El profesor se llamaba Alfonso López Michelsen y ahora, cuando Gabo se ha sumergido profundamente en las aguas del derecho constitucional, es una de las personas que le ayuda a bucear en ellas.

En los últimos cuatro decenios, López y García Márquez han hablado varias veces sobre aquella tarde remota en que el joven profesor de constitucional le hizo perder la materia. López no recuerda el incidente pero Gabo sí. Era una pregunta sobre el fenómeno de la prescripción. Gabo usó la palabreja; López le pidió que la definiera; Gabo dijo que consistía en la pérdida de un derecho por el transcurso del tiempo; López dijo que estaba equivocado, que no era la pérdida sino la adquisición de un derecho. La verdad es que, como diría un tratadista aficionado a las metáforas, las dos respuestas eran caras opuestas de una misma moneda jurídica.

En ese momento García Márquez cursaba segundo año de derecho, pero le interesaban muy poco los estudios jurídicos. Había sido el mejor bachiller del Liceo de Zipaquirá en 1946, pero lo que le llamaba la atención era el periodismo. La jurisprudencia le parecía una disciplina aburridora, demasiado intelectual y letrada. En 1948 se retiró de la facultad de derecho. Fue uno de los días más felices de su vida.

Después he vuelto a comentar con López aquel examen final en el que ambos teníamos razón dice Gabo. Por fortuna, ya es tarde para reparar el error .

Nunca más volví a leer la Constitución Nacional, y me pregunto si entonces la había leído. No es mala. Pero está vieja y remendada; el país la dejo atrás hace tiempos, quizás desde los tiempos de López Pumarejo. Y desde un punto de vista ideológico, la volvieron un sancocho .

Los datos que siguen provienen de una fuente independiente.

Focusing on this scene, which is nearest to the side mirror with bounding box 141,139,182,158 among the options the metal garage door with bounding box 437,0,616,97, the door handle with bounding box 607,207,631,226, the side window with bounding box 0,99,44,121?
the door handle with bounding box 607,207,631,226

Ahora, armado de textos constitucionales, de libros que le mandó el presidente español Felipe González, de sentido común y de sentido del humor, García Márquez se dedica obsesivamente a estudiar ese texto que había perdido para él todo interés, con el fin de cambiarlo y hacerlo más moderno. Han pasado 41 años. Es un derecho que García Márquez ha ganado, dijérase, por prescripción.